Attentat de «Charlie Hebdo» : Frédéric, première victime des frères Kouachi – Le Parisien

« Je suis touché, je vais crever, appelle ma femme. » Frédéric Boisseau, 42 ans, vient d’être blessé à la poitrine par une balle tirée par l’un des frères Kouachi. Il est la première victime de ce qui deviendra plus tard la tuerie de « Charlie Hebdo », prémices d es attentats de janvier 2015. Sa femme, c’est Catherine. Elle est la mère de leurs deux enfants et se trouve dans leur cuisine d’un petit village de Seine-et-Marne lorsqu’elle reçoit cet appel qui détruit son foyer en quelques secondes.

Catherine, c’est une femme de 50 ans, douce, au sourire jamais très loin, mais à la réserve palpable. Cette discrète mère de famille se retrouvera pourtant dès mardi matin sous le feu des projecteurs. Ce jour-là, débutent les auditions des parties civiles et Catherine devra mettre son appréhension de côté pour « ouvrir le bal » de ces témoignages des proches des 17 victimes. « Je le fais pour Frédéric, pour qu’on ne l’oublie pas. Nous sommes 5 ans après, il y a un retour en arrière qui est compliqué, mais il faut en passer par là. Il faut le faire », nous confie-t-elle depuis le bureau parisien de son avocat.

Catherine, la femme de Frédéric Boisseau, est la première des proches à témoigner à la barre./LP/Arnaud Dumontier
Catherine, la femme de Frédéric Boisseau, est la première des proches à témoigner à la barre./LP/Arnaud Dumontier  

À la barre, Catherine prévoit de raconter son compagnon, celui qu’elle avait rencontré dans un train Fontainebleau-Paris en 1998 et qu’elle n’avait plus quitté depuis. Elle, qui a « beaucoup de mal à parler de Frédéric à ceux qui n’ont pas eu la chance de le connaître », décrira ce « rigolo » au « rire tellement communicatif », ce fêtard dont la maison était toujours ouverte aux copains. Et puis aussi cet homme « calme », « toujours de bonne humeur » qui « avait commencé agent d’entretien », avait gravi les échelons. Lui « qui savait ce qu’il voulait » était devenu responsable d’opération chez Sodexo, « chef d’équipe », insiste Catherine qui tique lorsqu’on qualifie Frédéric de simple « agent de maintenance ».
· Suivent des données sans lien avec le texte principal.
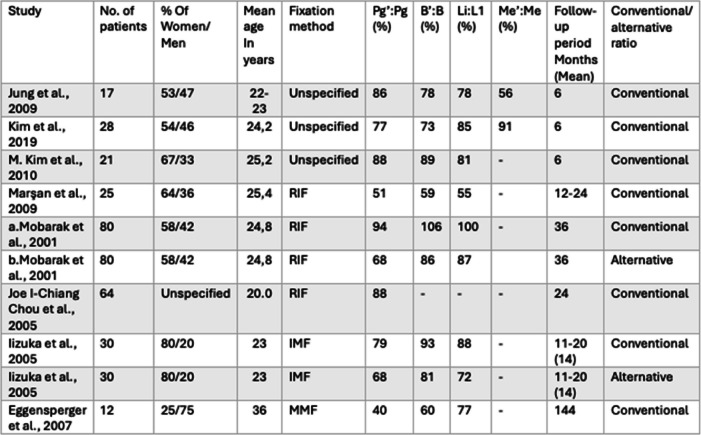 | Study | No. of patients | % Of Women/ Men | Mean age In years | Fixation method | Pg':Pg (%) | B':B (%) | Li:L1 (%) | Me':Me (%) | Follow-up period Months (Mean) | Conventional/ alternative ratio |
|---|---|---|---|---|---|---|---|---|---|---|
| Jung et al., 2009 | 17 | 53/47 | 22-23 | Unspecified | 86 | 78 | 78 | 56 | 6 | Conventional |
| Kim et al., 2019 | 28 | 54/46 | 24,2 | Unspecified | 77 | 73 | 85 | 91 | 6 | Conventional |
| M. Kim et al., 2010 | 21 | 67/33 | 25,2 | Unspecified | 88 | 89 | 81 | - | 6 | Conventional |
| Marşan et al., 2009 | 25 | 64/36 | 25,4 | RIF | 51 | 59 | 55 | - | 12-24 | Conventional |
| a.Mobarak et al., 2001 | 80 | 58/42 | 24,8 | RIF | 94 | 106 | 100 | - | 36 | Conventional |
| b.Mobarak et al., 2001 | 80 | 58/42 | 24,8 | RIF | 68 | 86 | 87 | | 36 | Alternative |
| Joe I-Chiang Chou et al., 2005 | 64 | Unspecified | 20.0 | RIF | 88 | - | - | - | 24 | Conventional |
| Iizuka et al., 2005 | 30 | 80/20 | 23 | IMF | 79 | 93 | 88 | - | 11-20 (14) | Conventional |
| Iizuka et al., 2005 | 30 | 80/20 | 23 | IMF | 68 | 81 | 72 | - | 11-20 (14) | Alternative |
| Eggensperger et al., 2007 | 12 | 25/75 | 36 | MMF | 40 | 60 | 77 | - | 144 | Conventional |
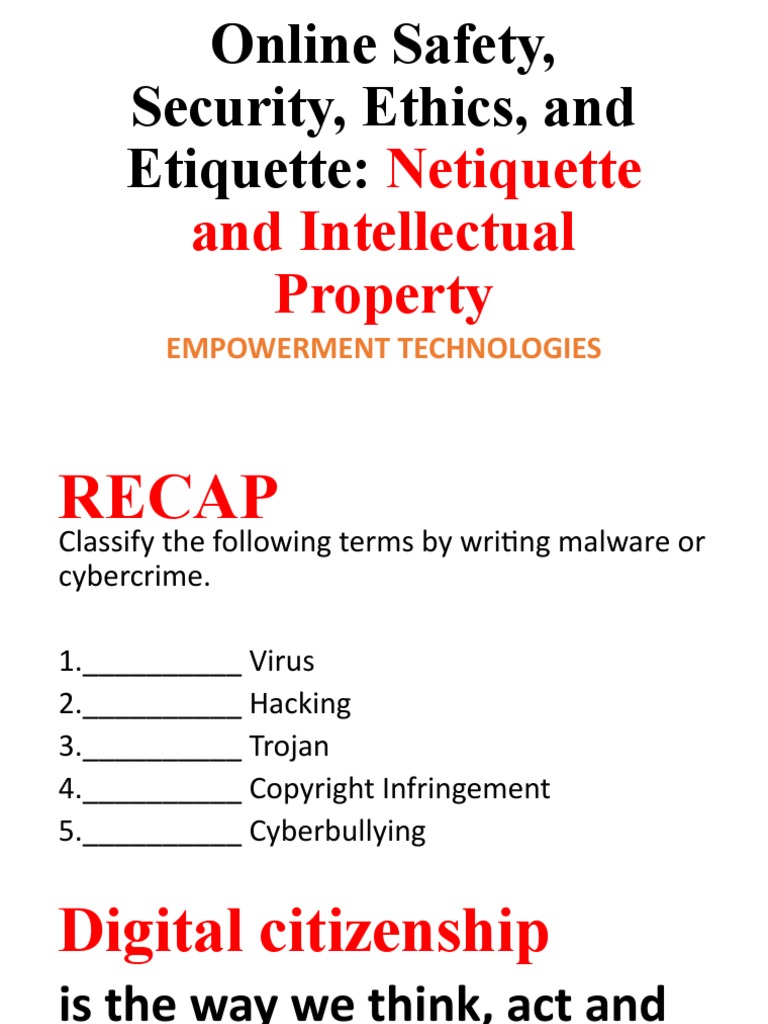 Online Safety, Security, Ethics, and Etiquette: Netiquette and Intellectual Property

EMPOWERMENT TECHNOLOGIES

RECAP

Classify the following terms by writing malware or cybercrime.

1.__________ Virus
2.__________ Hacking
3.__________ Trojan
4.__________ Copyright Infringement
5.__________ Cyberbullying

Digital citizenship

is the way we think, act and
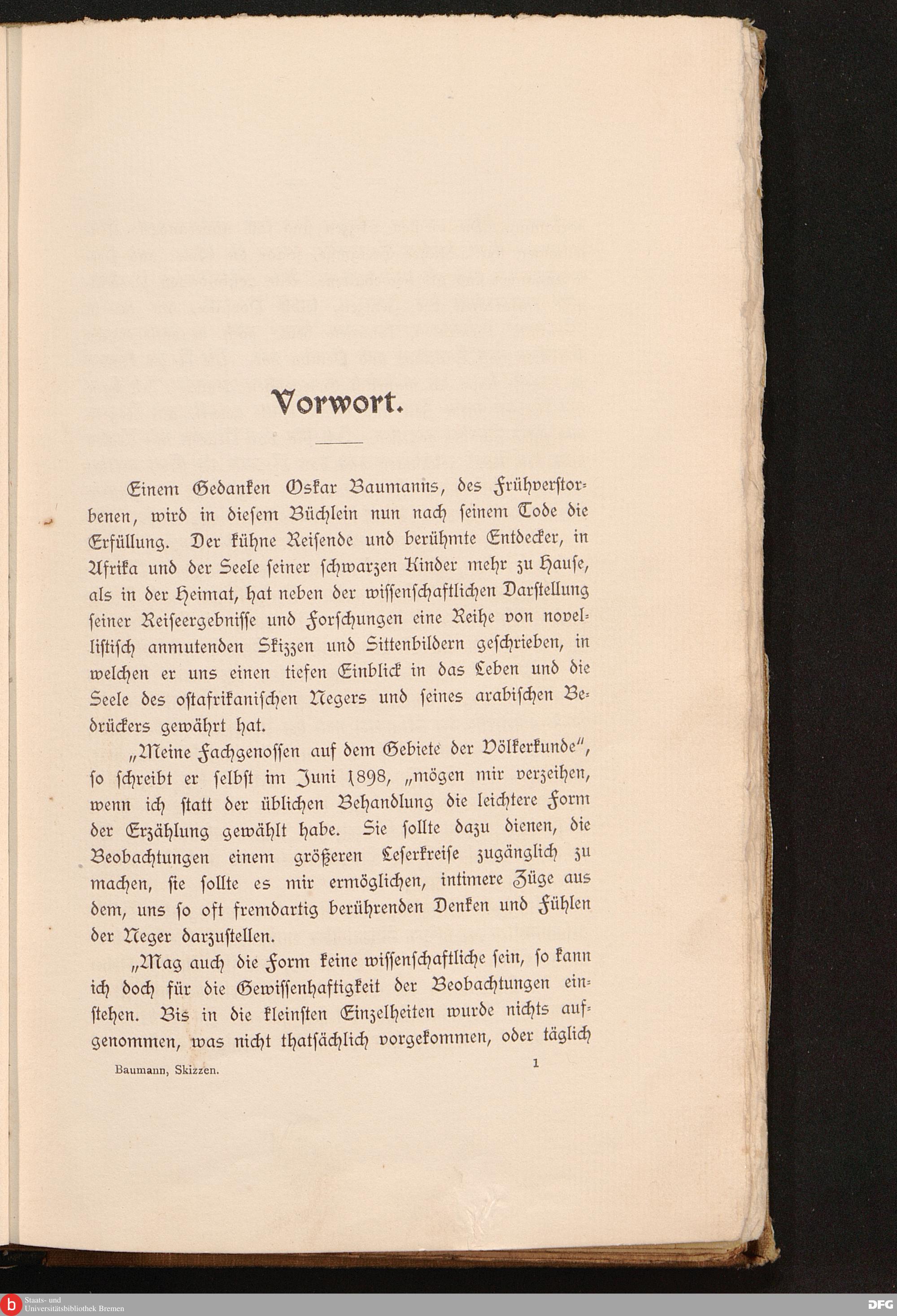 Vorwort.

Einem Gedanken Oskar Baumanns, des Frühverstorbenen, wird in diesem Büchlein nun nach seinem Tode die Erfüllung. Der kühne Reisende und berühmte Entdecker, in Afrika und der Seele seiner schwarzen Kinder mehr zu Hause, als in der Heimat, hat neben der wissenschaftlichen Darstellung seiner Reiseergebnisse und Forschungen eine Reihe von novellistisch anmutenden Skizzen und Sittenbildern geschrieben, in welchen er uns einen tiefen Einblick in das Leben und die Seele des ostafrikanischen Negers und seines arabischen Bedrückers gewährt hat.

„Meine Fachgenossen auf dem Gebiete der Völkerkunde", so schreibt er selbst im Juni 1898, „mögen mir verzeihen, wenn ich statt der üblichen Behandlung die leichtere Form der Erzählung gewählt habe. Sie sollte dazu dienen, die Beobachtungen einem größeren Leserkreise zugänglich zu machen, sie sollte es mir ermöglichen, intimere Züge aus dem, uns so oft fremdartig berührenden Denken und Fühlen der Neger darzustellen.

„Mag auch die Form keine wissenschaftliche sein, so kann ich doch für die Gewissenhaftigkeit der Beobachtungen einstehen. Bis in die kleinsten Einzelheiten wurde nichts aufgenommen, was nicht thatsächlich vorgekommen, oder täglich

Baumann, Skizzen. 1

Staats- und Universitätsbibliothek Bremen

DFG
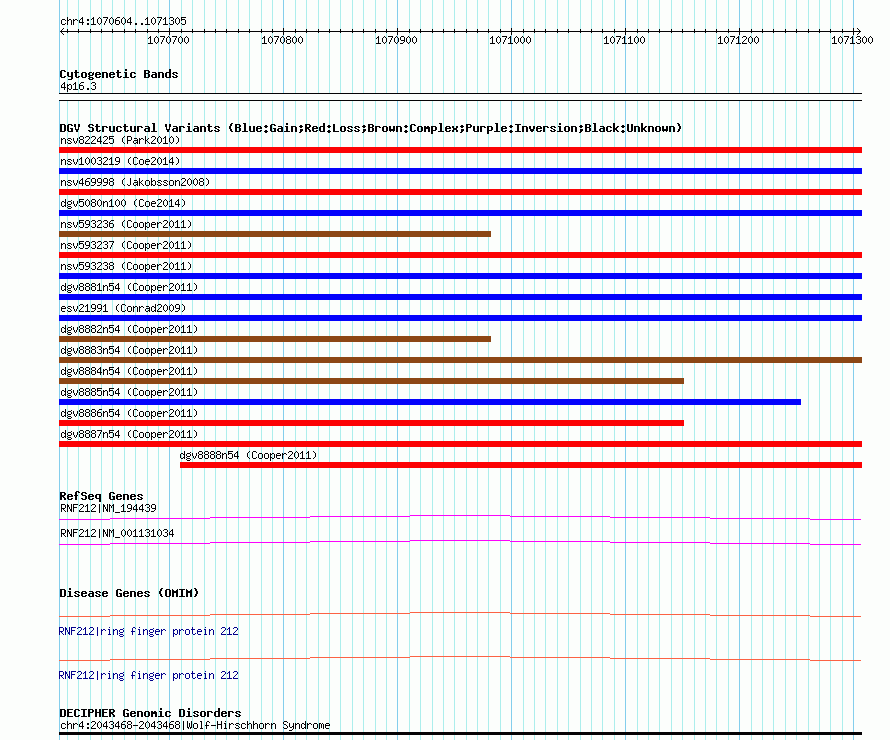 chr4:1070604..1071305

1070700 1070800 1070900 1071000 1071100 1071200 1071300

Cytogenetic Bands
4p16.3

DGV Structural Variants (Blue:Gain;Red:Loss;Brown:Complex;Purple:Inversion;Black:Unknown)
nsv822425 (Park2010)
nsv1003219 (Coe2014)
nsv469998 (Jakobsson2008)
dgv5080n100 (Coe2014)
nsv593236 (Cooper2011)
nsv593237 (Cooper2011)
nsv593238 (Cooper2011)
dgv8881n54 (Cooper2011)
esv21991 (Conrad2009)
dgv8882n54 (Cooper2011)
dgv8883n54 (Cooper2011)
dgv8884n54 (Cooper2011)
dgv8885n54 (Cooper2011)
dgv8886n54 (Cooper2011)
dgv8887n54 (Cooper2011)
dgv8888n54 (Cooper2011)

RefSeq Genes
RNF212|NM_194439
RNF212|NM_001131034

Disease Genes (OMIM)
RNF212|ring finger protein 212
RNF212|ring finger protein 212

DECIPHER Genomic Disorders
chr4:2043468-2043468|Wolf-Hirschhorn Syndrome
Catherine dépeindra aussi le père de ses enfants. Celui qui aimait passer « tout son temps » avec ses fils, à se balader dans la forêt ou à construire des cabanes en bois.

Et puis Catherine devra aussi se souvenir de son mercredi 7 janvier 2015 à elle. « Je ne travaillais pas, j’étais à la maison pour m’occuper des enfants. J’étais dans ma cuisine avec une amie. On s’apprêtait à aller chercher les petits à l’arrêt de car. » C’est un collègue de Frédéric qui l’appelle et lui dit : « On nous a tiré dessus, Frédéric est blessé », raconte la mère de famille qui se remémore son incrédulité à cette annonce. Mais elle sort rapidement de sa torpeur.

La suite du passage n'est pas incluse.